Today’s monthly figures for May show GDP is still down 25 per cent since the start of the year, with only a slight rebound in May of 1.8 per cent, undermining any notion that a “V-shaped” economic recovery from the pandemic is inevitable.
An industry perspective
Looking at contributions to the slight gains in May, construction and production both saw growth between April and May (8 and 6 per cent respectively), with manufacturing growth of 8.4 per cent driving production. However, all still remain far below pre-lockdown levels, with construction 38.8 per cent below February 2020 and production and manufacturing down 19 and 22 per cent respectively since February.
Services saw a more beleaguered performance, with growth into May of only 0.9 per cent following a decline of 18.9 per cent in April and 7.5 per cent in March. This is particularly worrying given that services account for 80 per cent of the economy.
We already knew service sector gains were driven by wholesale and retail, which saw 12.9 per cent growth owing to the re-starting of trade as lockdown restrictions lifted and a record proportions of retail sales took place online.

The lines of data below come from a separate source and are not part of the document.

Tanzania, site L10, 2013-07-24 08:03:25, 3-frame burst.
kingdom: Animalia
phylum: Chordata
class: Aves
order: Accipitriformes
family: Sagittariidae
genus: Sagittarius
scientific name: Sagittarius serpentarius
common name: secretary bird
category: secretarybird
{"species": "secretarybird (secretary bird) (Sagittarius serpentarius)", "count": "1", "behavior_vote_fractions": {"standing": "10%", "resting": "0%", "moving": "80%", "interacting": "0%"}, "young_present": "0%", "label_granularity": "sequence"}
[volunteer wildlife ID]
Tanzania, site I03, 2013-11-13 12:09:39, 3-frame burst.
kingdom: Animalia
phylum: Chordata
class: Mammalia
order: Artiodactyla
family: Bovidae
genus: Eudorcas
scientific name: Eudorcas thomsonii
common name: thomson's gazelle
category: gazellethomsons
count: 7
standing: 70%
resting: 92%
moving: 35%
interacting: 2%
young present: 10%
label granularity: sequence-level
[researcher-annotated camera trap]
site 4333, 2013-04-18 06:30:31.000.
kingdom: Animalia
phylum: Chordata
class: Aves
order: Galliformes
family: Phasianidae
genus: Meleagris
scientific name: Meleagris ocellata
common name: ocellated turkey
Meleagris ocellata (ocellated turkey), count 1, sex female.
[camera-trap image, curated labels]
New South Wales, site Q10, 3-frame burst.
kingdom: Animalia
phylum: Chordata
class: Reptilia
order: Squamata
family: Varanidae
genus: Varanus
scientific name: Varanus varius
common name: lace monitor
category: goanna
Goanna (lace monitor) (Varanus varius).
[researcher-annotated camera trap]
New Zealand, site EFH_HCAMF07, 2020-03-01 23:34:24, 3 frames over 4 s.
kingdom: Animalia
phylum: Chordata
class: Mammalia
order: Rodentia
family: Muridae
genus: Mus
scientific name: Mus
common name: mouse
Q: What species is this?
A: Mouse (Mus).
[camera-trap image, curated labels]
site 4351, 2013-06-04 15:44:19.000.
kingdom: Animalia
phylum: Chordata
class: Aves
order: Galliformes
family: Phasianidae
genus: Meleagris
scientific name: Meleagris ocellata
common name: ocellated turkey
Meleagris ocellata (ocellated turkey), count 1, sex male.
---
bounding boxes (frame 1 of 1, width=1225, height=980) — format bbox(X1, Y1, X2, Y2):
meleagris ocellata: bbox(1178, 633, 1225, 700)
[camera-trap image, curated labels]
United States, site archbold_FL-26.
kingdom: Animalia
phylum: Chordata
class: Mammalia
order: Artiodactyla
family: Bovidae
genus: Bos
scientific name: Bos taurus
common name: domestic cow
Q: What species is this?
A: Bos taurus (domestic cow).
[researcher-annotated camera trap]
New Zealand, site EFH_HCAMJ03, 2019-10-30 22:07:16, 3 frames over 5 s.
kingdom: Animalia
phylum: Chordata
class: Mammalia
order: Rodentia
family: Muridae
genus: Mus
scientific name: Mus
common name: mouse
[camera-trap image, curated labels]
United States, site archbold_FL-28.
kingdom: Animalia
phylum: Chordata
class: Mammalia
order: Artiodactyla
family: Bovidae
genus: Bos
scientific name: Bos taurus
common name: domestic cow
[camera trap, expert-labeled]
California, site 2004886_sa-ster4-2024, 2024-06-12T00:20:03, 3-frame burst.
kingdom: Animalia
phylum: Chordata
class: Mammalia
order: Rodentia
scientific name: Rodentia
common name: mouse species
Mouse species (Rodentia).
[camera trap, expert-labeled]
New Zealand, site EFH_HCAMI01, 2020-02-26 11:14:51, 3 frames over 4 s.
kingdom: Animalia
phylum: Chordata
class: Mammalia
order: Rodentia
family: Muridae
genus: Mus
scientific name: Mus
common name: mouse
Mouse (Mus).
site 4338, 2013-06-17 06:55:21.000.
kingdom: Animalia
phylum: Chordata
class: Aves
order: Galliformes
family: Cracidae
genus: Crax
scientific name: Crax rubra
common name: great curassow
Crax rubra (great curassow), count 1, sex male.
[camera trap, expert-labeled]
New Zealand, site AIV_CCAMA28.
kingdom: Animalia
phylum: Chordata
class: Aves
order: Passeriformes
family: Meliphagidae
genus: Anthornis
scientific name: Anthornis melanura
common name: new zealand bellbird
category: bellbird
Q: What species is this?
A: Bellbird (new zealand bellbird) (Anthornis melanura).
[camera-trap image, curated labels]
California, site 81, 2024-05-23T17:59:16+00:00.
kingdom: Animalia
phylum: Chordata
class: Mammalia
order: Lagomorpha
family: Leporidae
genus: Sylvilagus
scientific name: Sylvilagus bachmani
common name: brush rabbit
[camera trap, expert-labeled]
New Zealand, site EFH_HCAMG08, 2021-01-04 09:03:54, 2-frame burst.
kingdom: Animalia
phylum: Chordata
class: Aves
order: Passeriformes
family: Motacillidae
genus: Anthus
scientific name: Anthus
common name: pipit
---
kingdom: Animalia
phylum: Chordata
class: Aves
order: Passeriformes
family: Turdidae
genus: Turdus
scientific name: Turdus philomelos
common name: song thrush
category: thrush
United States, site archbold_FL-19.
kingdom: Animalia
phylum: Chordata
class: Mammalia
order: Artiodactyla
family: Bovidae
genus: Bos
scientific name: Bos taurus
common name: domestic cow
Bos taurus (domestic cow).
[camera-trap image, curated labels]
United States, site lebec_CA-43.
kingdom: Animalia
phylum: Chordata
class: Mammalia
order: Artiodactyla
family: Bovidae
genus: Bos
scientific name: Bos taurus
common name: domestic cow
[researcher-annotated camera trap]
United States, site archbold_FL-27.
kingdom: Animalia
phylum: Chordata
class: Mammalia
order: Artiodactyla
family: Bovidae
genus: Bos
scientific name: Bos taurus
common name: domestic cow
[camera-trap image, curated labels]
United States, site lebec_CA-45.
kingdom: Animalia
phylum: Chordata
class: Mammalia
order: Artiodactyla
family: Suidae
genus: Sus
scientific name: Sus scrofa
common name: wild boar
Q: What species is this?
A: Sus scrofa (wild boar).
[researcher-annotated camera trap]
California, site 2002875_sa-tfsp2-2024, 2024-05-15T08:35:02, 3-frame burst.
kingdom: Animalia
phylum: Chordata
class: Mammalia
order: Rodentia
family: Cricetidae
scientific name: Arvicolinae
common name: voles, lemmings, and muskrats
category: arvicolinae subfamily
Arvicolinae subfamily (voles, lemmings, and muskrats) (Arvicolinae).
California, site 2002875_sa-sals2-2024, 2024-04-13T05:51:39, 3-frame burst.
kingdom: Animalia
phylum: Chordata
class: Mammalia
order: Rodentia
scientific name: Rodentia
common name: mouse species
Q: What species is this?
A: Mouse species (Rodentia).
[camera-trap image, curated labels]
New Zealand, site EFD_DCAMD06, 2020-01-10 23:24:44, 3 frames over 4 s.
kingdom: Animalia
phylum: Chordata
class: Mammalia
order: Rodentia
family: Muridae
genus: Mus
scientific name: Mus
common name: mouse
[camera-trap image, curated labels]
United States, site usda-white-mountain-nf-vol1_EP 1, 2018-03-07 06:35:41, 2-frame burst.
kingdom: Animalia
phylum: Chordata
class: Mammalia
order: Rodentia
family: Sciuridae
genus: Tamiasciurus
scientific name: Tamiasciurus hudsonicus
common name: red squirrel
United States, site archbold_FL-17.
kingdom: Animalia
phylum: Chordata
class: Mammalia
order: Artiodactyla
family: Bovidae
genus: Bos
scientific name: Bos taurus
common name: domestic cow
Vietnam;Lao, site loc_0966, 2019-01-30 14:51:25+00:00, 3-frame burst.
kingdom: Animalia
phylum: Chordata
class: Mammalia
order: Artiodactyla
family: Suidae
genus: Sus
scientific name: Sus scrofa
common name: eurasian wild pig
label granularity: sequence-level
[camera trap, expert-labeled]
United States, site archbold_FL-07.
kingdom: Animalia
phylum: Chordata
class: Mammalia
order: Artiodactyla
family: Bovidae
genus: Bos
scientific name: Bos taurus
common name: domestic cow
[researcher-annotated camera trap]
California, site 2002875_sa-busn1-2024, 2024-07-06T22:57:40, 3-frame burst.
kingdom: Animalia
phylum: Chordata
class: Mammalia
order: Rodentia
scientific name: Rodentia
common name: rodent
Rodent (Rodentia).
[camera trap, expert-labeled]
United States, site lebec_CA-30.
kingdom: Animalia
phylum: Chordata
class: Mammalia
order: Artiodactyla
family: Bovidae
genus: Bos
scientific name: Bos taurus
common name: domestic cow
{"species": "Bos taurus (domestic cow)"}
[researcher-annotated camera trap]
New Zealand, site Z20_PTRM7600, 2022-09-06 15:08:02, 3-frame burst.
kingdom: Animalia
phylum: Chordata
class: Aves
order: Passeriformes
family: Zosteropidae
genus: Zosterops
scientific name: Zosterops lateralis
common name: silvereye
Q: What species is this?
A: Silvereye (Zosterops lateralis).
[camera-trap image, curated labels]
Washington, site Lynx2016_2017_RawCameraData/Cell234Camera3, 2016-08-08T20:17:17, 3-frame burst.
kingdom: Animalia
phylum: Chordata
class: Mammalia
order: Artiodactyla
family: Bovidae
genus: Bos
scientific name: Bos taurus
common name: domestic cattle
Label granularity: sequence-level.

But these gains were largely offset by little or negative growth in other service industries. As the chart below shows, following unprecedented falls in March and April (yellow and purple), many service industries continued to struggle into May (pink). Information and communication services and professional, scientific and technical activities acted as a particular drag on any gains into May.
Mass unemployment is the biggest threat facing the UK
The fall in GDP over recent months is unprecedented, but not surprising. Shutting down large parts of the economy was always going to see a sharp reduction in GDP.
What is vital now as lockdown eases, is targeted support to struggling sectors, backed up by a real plan for a green economic recovery and driven by the creation of decent jobs and investment in vital services and infrastructure. TUC research suggests that investment could create 1.24 million jobs in the next two years. Without it, the UK is facing a crisis of mass unemployment not seen since the 1980s.
Forecasts suggest unemployment could reach 4 million (11.7 per cent) without decisive, strategic action to protect industries and create decent jobs. We know many people have already lost their job or seen a drop in income – universal credit applications have soared, with over 3 million declarations between March and June.
More needed in the wake of the summer statement
As we have previously argued, the chancellor’s Summer Statement, including a job retention bonus of £1000 per worker, falls far short of what is required to help businesses and workers survive this crisis.
In the same week as the chancellor announced the ‘Eat Out to Help Out’ incentive, the ONS released the latest results from its Coronavirus and Social Impacts on Great Britain survey, which showed that 6 in 10 adults would feel uncomfortable or very uncomfortable with sitting in and eating at a restaurant. This begs the question whether the voucher scheme can really be effective in supporting the food and hospitality industries which have seen some of the highest rates of furlough throughout this crisis.
Missing from the statement was any mention of extending or targeting support for self-employed people working in sectors that are unlikely to re-open in the coming weeks and months, or for the child care sector, without which many working families, and particularly women, will struggle to return to work. There was no plan for extra investment in public services, no plan to fill the 200,000 NHS and social care vacancies, and nothing on improving Statutory Sick Pay to enable workers to isolate should they need to.
A budget is due in the autumn but the constant stream of grim job loss announcements, from large manufacturers such as Air Bus and Jaguar Land Rover to well-known high street brands like Boots and John Lewis, is a daily reminder of the speed and scale at which the jobs crisis is unfolding. The day after the chancellor’s summer statement, 10,000 job losses were announced in just one morning.
Autumn may be too late. The government must step in now to save and create jobs and help us work our way out of recession. We must create jobs by investing in public services, new homes, childcare, faster broadband, better transport and green tech - giving sector-specific support to those hardest hit by the virus. The economic shock of the pandemic was inevitable, the long-term damage to the economy and working people’s lives does not have to be.